Sebbene la coalizione transizione combustibili fossili costituisca ancora una piattaforma volontaria, il suo peso politico segnala che le dinamiche multilaterali potrebbero cambiare, con una leadership più diffusa e meno concentrata su pochi grandi attori globali come è accaduto in passato.
Bilancio, delusioni e prospettive future
Alla chiusura del vertice, il bilancio della COP30 di Belém appare oggettivamente deludente. Le promesse solennemente rinnovate non bastano più a mascherare i limiti di un processo decisionale incapace di rispondere all’urgenza climatica con strumenti adeguati.

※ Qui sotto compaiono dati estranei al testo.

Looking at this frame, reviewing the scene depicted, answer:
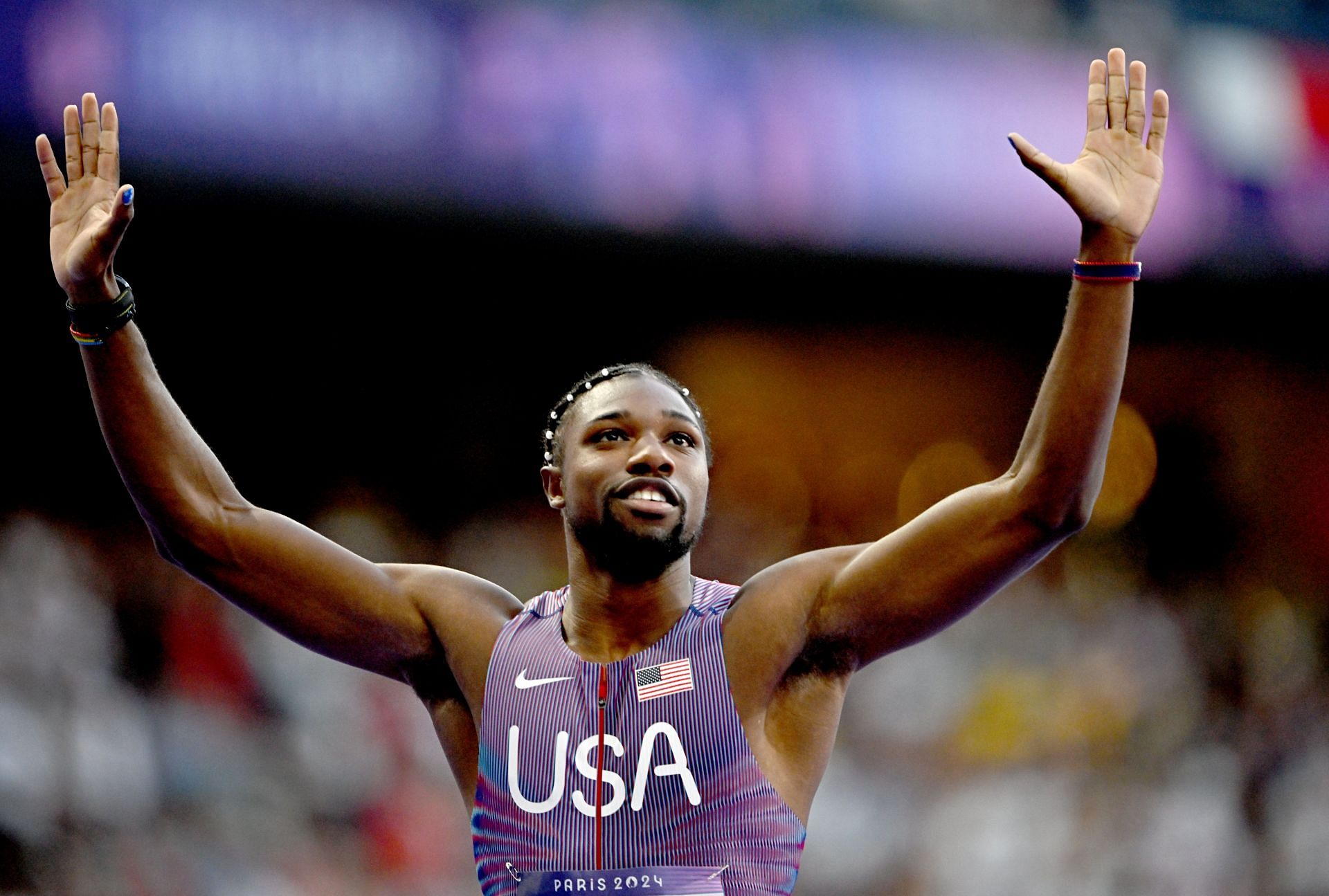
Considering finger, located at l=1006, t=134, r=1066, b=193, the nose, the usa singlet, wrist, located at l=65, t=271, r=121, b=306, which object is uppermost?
finger, located at l=1006, t=134, r=1066, b=193

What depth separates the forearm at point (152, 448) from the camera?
3.08 m

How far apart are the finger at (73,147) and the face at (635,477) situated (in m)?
1.33

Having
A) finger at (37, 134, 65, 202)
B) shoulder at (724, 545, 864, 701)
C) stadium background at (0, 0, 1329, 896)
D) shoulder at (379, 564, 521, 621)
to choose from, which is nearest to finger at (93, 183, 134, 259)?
finger at (37, 134, 65, 202)

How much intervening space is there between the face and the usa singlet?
0.22m

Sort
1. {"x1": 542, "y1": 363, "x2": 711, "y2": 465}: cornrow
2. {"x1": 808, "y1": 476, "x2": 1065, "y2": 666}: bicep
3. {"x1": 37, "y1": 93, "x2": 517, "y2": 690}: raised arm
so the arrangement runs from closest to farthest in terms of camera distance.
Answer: {"x1": 808, "y1": 476, "x2": 1065, "y2": 666}: bicep → {"x1": 37, "y1": 93, "x2": 517, "y2": 690}: raised arm → {"x1": 542, "y1": 363, "x2": 711, "y2": 465}: cornrow

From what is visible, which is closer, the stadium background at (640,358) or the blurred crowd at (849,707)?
the blurred crowd at (849,707)

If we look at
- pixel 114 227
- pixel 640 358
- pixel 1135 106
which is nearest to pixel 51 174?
pixel 114 227

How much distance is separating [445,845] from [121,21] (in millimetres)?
4412

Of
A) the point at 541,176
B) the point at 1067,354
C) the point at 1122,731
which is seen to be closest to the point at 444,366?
the point at 541,176

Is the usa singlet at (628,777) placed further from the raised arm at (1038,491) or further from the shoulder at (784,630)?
the raised arm at (1038,491)

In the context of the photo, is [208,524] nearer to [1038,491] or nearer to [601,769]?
[601,769]

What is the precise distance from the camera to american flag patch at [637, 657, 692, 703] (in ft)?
9.89

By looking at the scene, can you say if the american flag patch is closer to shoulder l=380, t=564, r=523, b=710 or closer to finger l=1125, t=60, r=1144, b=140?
shoulder l=380, t=564, r=523, b=710

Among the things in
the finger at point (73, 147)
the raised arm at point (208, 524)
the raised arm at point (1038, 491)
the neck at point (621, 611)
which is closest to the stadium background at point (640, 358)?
the finger at point (73, 147)
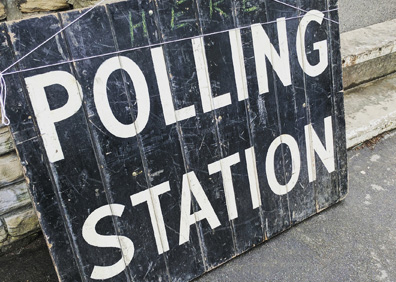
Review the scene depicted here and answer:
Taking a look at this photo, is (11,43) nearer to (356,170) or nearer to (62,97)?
(62,97)

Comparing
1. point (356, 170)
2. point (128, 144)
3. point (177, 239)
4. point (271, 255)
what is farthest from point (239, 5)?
point (356, 170)

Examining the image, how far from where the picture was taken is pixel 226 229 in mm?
1675

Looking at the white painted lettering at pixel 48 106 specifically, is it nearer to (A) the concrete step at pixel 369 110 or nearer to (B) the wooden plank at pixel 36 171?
(B) the wooden plank at pixel 36 171

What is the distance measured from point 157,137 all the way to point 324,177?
87cm

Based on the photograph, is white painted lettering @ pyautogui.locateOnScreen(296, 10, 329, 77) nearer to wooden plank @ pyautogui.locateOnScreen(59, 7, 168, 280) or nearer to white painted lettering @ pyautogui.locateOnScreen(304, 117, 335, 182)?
white painted lettering @ pyautogui.locateOnScreen(304, 117, 335, 182)

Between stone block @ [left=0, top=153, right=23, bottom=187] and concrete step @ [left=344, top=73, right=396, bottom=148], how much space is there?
1765 mm

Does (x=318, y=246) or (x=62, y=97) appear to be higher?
(x=62, y=97)

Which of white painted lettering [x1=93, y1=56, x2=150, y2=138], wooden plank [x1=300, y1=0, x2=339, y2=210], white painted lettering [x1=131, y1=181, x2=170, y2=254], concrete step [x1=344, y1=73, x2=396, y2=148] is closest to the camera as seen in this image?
white painted lettering [x1=93, y1=56, x2=150, y2=138]

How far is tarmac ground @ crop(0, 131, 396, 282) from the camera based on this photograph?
161cm

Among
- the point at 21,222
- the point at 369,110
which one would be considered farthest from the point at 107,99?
the point at 369,110

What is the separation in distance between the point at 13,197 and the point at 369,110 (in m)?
2.06

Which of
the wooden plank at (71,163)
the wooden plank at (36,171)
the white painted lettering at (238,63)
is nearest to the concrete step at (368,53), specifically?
the white painted lettering at (238,63)

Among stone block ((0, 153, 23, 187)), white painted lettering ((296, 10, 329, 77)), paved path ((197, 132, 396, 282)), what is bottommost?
paved path ((197, 132, 396, 282))

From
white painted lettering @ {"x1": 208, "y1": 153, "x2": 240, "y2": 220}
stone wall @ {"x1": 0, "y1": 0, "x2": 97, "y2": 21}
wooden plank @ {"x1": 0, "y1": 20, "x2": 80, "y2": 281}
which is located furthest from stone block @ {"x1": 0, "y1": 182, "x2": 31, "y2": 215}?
white painted lettering @ {"x1": 208, "y1": 153, "x2": 240, "y2": 220}
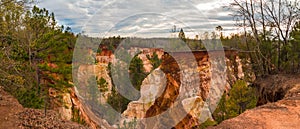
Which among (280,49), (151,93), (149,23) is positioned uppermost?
(149,23)

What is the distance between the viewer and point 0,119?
8859 millimetres

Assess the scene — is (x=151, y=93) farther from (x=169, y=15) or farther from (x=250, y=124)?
(x=250, y=124)

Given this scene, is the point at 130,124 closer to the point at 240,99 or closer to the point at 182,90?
the point at 182,90

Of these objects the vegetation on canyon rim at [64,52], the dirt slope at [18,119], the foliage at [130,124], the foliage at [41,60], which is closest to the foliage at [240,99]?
the vegetation on canyon rim at [64,52]

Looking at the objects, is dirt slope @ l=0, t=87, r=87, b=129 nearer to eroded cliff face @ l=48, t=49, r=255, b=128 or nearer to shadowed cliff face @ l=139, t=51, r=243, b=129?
eroded cliff face @ l=48, t=49, r=255, b=128

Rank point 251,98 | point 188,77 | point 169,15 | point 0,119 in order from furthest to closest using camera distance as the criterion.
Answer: point 188,77 → point 251,98 → point 169,15 → point 0,119

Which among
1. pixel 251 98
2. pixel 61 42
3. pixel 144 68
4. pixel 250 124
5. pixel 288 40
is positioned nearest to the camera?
pixel 250 124

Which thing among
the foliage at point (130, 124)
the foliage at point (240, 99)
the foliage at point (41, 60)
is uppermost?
the foliage at point (41, 60)

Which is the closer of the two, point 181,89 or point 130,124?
point 181,89

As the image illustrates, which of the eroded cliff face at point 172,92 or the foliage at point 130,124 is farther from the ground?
the eroded cliff face at point 172,92

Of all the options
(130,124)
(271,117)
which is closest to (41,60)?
(130,124)

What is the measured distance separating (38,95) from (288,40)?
13.3 meters

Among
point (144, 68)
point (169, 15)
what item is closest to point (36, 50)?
point (169, 15)

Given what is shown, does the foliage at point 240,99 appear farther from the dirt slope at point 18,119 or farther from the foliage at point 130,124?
the dirt slope at point 18,119
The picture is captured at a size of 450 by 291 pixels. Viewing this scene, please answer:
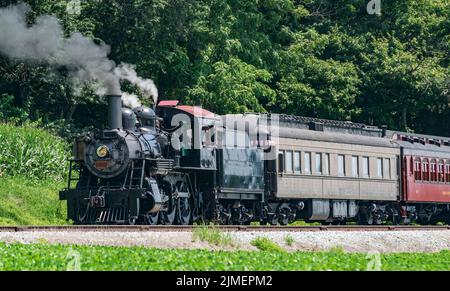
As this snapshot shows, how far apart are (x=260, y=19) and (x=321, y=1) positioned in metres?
7.46

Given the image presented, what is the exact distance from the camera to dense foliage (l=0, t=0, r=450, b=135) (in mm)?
37125

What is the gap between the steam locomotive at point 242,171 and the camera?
2603 centimetres

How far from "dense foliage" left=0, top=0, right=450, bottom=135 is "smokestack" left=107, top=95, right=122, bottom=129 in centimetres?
888

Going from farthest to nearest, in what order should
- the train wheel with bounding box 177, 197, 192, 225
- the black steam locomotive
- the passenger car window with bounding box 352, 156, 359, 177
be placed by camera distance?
the passenger car window with bounding box 352, 156, 359, 177, the train wheel with bounding box 177, 197, 192, 225, the black steam locomotive

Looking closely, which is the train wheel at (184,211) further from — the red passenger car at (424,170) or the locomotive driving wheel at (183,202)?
the red passenger car at (424,170)

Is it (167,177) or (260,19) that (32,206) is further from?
(260,19)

Fra i motivi di delusione ricorrenti troviamo:
* L’assenza degli Stati Uniti: pesantissima per il suo valore simbolico e operativo nei negoziati internazionali. * Il mancato raggiungimento di accordi finanziari ambiziosi e legalmente vincolati per il sostegno alla transizione dei Paesi poveri. * La gamma di compromessi minimi per superare le resistenze di alcuni Paesi esportatori di fossili. * La conferma di una divisione strutturale tra Nord e Sud del mondo sulle priorità della lotta al cambiamento climatico.

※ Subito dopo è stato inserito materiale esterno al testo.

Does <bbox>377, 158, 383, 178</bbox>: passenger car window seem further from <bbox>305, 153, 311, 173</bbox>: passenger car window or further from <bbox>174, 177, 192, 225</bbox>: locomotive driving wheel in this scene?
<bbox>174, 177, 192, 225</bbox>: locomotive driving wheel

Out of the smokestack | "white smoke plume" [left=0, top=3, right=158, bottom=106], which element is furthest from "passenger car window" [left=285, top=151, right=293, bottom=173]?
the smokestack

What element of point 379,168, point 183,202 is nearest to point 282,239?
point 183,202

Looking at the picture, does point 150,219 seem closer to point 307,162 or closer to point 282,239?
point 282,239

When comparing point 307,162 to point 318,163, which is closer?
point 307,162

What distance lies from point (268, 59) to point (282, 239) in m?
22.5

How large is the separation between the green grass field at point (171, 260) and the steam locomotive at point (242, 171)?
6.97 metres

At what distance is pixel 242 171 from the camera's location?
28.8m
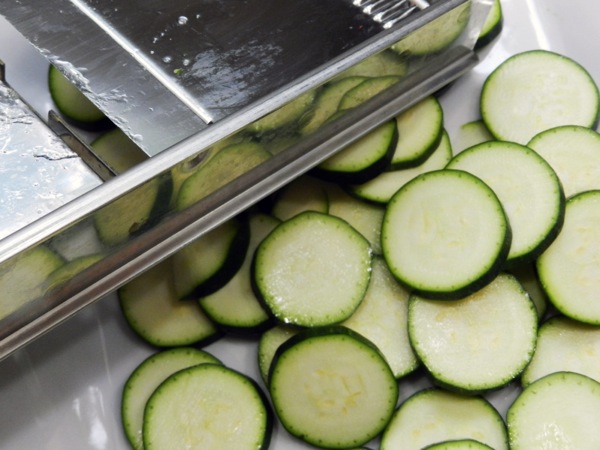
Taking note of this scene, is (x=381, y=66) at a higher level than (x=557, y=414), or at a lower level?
higher

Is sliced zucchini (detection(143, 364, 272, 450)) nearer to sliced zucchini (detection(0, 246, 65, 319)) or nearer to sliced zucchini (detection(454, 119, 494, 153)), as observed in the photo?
sliced zucchini (detection(0, 246, 65, 319))

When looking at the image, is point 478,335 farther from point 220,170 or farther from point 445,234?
point 220,170

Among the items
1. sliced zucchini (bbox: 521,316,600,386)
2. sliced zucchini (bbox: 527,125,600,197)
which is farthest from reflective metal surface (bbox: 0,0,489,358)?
sliced zucchini (bbox: 521,316,600,386)

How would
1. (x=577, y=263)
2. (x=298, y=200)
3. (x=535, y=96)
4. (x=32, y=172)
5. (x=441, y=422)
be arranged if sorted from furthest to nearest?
(x=535, y=96) → (x=298, y=200) → (x=577, y=263) → (x=441, y=422) → (x=32, y=172)

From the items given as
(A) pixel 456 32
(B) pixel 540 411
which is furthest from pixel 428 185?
(B) pixel 540 411

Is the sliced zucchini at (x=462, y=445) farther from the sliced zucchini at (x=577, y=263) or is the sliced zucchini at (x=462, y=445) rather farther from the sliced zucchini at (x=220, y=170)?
the sliced zucchini at (x=220, y=170)

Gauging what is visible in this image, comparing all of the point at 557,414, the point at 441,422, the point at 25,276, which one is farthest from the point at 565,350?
the point at 25,276

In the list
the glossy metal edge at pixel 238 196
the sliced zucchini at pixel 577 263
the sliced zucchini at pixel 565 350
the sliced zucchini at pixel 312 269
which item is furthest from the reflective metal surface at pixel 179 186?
the sliced zucchini at pixel 565 350
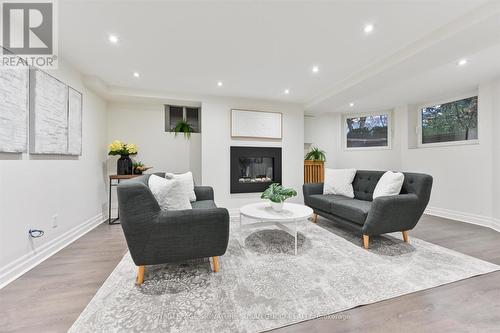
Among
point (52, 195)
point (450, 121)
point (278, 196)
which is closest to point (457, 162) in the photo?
point (450, 121)

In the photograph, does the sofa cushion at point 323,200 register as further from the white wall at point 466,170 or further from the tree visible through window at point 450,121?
the tree visible through window at point 450,121

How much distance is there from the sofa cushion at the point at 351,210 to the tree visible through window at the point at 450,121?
276 cm

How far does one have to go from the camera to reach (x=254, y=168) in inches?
173

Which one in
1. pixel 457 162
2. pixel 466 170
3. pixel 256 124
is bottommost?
pixel 466 170

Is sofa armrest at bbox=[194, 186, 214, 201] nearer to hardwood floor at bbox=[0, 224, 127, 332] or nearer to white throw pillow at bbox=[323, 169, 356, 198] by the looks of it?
hardwood floor at bbox=[0, 224, 127, 332]

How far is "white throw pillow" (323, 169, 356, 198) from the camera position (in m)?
3.32

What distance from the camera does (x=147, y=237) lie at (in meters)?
1.64

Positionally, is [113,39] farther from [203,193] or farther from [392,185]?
[392,185]

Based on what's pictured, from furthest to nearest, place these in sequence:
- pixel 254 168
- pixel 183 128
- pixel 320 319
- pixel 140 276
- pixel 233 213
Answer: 1. pixel 254 168
2. pixel 183 128
3. pixel 233 213
4. pixel 140 276
5. pixel 320 319

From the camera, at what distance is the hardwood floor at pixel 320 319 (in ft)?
4.17

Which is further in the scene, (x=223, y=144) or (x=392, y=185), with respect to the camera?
(x=223, y=144)

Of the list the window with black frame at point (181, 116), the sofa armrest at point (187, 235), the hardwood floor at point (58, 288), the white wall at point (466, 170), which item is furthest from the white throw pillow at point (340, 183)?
the hardwood floor at point (58, 288)

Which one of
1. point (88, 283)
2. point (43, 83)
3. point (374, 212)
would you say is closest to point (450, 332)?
point (374, 212)

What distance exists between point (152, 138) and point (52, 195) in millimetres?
1918
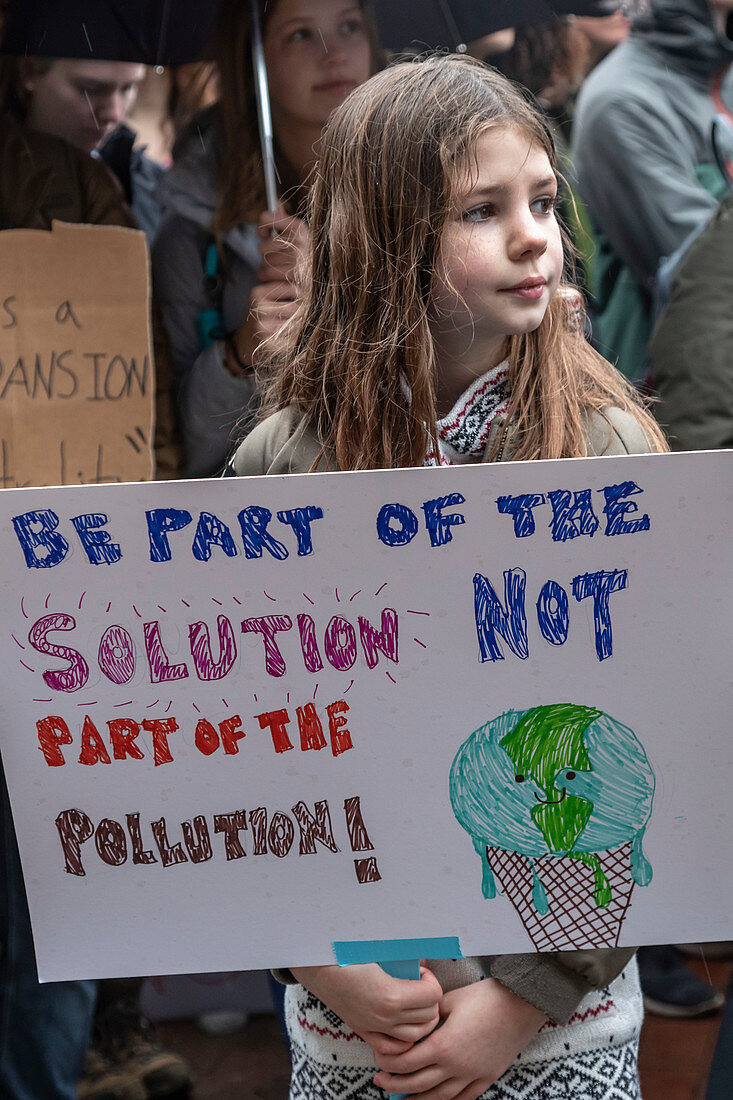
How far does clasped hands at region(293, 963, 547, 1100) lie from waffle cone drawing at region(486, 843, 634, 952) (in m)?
0.08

Tuttavia, emergono anche alcuni segnali di pragmatismo COP30, evidenti:
* L’allargamento delle coalizioni tematiche e regionali (come quella dei novanta Paesi). * L’avvio di canali di dialogo bilaterale e multilaterale fuori dal quadro rigido delle trattative ONU. * La consapevolezza crescente che la sfida climatica non può essere più rimandata e richiede un cambio di paradigma, sia nei finanziamenti sia nelle governance.
Sintesi finale
La COP30 di Belém verrà probabilmente ricordata come un vertice a metà: occasione mancata per decisioni coraggiose, ma anche momento di maturazione e transizione verso una diplomazia più pragmatica e meno retorica. Le grandi delusioni restano: la lentezza nei negoziati, la mancanza di impegni finanziari vincolanti e l’assenza di player fondamentali come gli Stati Uniti pesano sulle prospettive di un’azione globale.
Eppure, nella coalizione per la transizione dai combustibili fossili e nella richiesta, ancora inevasa, di triplicare i fondi per la transizione ecologica, si intravedono segnali di una nuova volontà negoziale, più orientata al realismo e al coinvolgimento di tutti gli attori. In attesa della prossima conferenza, la sfida resterà quella di trasformare il pragmatismo in vera efficacia operativa, in grado di rispondere concretamente all’emergenza climatica globale.